RECORDS FOR THIS EXERCISE section start

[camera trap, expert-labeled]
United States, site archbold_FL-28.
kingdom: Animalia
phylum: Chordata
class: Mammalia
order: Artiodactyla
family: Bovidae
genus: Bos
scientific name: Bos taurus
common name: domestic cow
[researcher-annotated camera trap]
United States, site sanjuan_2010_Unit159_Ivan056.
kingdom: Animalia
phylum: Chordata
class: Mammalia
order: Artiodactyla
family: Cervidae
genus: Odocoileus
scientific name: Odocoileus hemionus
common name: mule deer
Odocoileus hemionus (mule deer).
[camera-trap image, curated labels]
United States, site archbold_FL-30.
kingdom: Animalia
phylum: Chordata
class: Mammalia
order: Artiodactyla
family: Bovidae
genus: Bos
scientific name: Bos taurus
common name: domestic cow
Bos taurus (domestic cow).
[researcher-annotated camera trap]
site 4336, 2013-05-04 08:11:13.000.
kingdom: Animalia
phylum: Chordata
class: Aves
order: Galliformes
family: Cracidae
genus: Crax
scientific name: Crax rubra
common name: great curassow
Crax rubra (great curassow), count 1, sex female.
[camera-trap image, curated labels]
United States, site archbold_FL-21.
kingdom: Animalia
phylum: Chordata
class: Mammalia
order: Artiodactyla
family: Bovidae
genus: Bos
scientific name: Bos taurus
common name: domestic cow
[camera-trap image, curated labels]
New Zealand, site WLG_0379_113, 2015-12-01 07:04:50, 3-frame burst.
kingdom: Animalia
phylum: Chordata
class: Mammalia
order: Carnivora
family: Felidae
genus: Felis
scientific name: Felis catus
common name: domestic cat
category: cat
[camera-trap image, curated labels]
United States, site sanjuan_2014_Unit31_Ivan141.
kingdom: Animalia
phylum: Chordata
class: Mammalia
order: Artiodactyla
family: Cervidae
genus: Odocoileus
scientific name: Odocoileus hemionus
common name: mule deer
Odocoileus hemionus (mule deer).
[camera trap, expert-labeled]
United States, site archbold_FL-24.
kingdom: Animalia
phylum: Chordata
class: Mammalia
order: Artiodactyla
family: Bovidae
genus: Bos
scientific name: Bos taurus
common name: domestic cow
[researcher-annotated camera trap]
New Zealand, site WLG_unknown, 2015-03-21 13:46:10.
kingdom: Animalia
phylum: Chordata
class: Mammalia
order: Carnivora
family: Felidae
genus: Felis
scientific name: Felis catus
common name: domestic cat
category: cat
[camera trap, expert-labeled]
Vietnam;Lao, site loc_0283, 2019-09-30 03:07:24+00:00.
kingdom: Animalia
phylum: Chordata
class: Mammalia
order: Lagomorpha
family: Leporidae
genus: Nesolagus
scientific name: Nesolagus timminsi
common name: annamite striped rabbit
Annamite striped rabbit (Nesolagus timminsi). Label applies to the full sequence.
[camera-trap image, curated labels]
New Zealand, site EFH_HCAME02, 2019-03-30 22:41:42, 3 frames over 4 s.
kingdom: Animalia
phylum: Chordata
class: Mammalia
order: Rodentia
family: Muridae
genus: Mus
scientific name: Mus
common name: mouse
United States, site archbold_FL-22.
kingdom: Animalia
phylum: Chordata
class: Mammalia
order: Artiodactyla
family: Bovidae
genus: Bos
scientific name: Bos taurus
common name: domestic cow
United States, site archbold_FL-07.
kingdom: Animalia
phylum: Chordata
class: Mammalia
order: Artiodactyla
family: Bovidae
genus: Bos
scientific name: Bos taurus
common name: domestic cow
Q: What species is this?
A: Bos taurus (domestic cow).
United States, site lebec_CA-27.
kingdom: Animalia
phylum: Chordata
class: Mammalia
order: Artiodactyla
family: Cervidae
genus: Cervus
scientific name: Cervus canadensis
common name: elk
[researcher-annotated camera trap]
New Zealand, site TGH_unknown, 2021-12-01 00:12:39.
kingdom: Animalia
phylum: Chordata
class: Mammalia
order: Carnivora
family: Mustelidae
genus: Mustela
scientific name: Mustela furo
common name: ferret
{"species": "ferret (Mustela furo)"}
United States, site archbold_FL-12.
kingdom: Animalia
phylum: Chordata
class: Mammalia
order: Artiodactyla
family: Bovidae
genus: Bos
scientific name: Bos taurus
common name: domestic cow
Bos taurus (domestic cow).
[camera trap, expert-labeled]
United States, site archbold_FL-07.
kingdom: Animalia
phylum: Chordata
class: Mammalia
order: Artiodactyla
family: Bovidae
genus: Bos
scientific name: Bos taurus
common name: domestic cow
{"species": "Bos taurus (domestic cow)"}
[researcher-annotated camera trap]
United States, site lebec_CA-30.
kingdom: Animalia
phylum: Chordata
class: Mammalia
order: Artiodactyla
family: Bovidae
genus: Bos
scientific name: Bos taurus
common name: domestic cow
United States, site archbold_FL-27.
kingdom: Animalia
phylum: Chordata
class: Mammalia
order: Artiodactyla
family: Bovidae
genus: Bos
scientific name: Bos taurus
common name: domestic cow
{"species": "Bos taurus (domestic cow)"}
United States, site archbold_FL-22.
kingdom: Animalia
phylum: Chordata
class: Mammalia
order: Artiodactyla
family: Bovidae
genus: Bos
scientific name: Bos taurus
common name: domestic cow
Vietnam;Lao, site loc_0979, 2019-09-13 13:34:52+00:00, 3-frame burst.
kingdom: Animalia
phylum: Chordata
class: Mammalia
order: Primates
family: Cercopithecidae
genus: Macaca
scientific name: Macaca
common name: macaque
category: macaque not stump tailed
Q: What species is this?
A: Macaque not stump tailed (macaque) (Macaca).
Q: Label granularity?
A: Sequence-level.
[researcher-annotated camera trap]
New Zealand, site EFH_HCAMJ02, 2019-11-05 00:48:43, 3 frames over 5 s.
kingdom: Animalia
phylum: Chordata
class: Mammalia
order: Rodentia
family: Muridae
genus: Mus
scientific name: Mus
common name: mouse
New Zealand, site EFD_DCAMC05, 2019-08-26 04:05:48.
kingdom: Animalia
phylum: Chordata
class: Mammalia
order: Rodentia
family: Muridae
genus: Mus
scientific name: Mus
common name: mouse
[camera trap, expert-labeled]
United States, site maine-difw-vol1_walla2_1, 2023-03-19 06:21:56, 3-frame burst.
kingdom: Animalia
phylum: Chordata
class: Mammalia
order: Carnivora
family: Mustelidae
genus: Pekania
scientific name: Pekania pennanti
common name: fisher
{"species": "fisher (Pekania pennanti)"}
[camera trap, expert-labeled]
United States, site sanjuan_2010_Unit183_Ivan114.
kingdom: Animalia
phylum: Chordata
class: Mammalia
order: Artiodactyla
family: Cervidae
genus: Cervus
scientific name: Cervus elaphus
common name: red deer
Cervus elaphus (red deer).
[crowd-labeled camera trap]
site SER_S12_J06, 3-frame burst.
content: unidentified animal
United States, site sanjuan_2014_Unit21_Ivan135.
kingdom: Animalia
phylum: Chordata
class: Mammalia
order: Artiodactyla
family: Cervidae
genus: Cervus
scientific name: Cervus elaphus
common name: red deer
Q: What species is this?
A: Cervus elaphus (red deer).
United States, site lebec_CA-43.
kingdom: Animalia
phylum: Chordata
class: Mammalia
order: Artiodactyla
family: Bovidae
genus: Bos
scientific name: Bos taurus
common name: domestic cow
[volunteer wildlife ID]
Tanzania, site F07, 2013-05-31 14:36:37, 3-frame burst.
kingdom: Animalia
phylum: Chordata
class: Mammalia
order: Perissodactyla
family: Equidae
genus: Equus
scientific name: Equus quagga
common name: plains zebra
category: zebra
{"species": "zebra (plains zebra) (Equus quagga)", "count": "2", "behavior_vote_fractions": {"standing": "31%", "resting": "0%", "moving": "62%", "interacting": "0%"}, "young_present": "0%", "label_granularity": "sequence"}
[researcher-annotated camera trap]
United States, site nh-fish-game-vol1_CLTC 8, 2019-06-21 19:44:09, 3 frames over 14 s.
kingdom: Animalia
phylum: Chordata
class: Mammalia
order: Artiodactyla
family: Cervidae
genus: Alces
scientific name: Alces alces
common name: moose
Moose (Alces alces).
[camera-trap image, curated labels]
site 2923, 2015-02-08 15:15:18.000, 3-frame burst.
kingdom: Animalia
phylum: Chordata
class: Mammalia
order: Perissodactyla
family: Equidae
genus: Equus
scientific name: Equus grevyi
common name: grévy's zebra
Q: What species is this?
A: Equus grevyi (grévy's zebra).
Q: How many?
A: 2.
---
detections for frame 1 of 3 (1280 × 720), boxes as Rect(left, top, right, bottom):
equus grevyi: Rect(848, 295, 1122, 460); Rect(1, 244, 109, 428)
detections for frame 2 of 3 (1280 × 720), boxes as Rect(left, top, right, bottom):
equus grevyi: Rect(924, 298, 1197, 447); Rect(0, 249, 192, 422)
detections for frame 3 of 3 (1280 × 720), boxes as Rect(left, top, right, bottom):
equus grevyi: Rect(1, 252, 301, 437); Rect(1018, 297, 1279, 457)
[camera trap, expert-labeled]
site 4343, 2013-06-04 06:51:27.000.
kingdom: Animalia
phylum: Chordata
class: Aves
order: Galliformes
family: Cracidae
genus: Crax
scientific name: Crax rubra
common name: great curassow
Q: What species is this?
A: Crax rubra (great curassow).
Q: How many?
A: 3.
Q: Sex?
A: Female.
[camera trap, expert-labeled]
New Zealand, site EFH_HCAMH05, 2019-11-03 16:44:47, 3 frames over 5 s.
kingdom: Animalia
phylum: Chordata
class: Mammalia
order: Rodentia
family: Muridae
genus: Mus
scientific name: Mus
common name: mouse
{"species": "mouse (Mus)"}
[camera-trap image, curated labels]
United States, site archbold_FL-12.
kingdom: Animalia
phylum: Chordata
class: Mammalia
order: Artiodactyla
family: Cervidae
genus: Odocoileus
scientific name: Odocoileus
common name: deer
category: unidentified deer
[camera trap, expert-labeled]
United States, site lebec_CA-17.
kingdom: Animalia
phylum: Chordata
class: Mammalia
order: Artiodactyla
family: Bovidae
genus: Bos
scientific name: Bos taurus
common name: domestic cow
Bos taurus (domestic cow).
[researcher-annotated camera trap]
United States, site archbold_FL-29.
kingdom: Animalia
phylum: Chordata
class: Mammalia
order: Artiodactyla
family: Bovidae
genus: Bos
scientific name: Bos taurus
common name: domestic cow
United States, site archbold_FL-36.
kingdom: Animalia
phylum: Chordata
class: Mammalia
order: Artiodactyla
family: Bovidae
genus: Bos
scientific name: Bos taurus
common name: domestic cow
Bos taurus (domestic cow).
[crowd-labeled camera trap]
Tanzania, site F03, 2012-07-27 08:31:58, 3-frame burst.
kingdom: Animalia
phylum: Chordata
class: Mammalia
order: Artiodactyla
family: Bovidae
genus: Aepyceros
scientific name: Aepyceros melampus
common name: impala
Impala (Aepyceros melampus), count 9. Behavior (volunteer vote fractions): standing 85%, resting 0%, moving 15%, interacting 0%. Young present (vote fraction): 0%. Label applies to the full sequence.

RECORDS FOR THIS EXERCISE section end

### BRIEF
Of the entries above, transcribe exactly those lines that fall between the line containing "A: Bos taurus (domestic cow)." and the line containing "common name: elk", together with those two lines.

### OUTPUT OF THE EXERCISE
A: Bos taurus (domestic cow).
United States, site lebec_CA-27.
kingdom: Animalia
phylum: Chordata
class: Mammalia
order: Artiodactyla
family: Cervidae
genus: Cervus
scientific name: Cervus canadensis
common name: elk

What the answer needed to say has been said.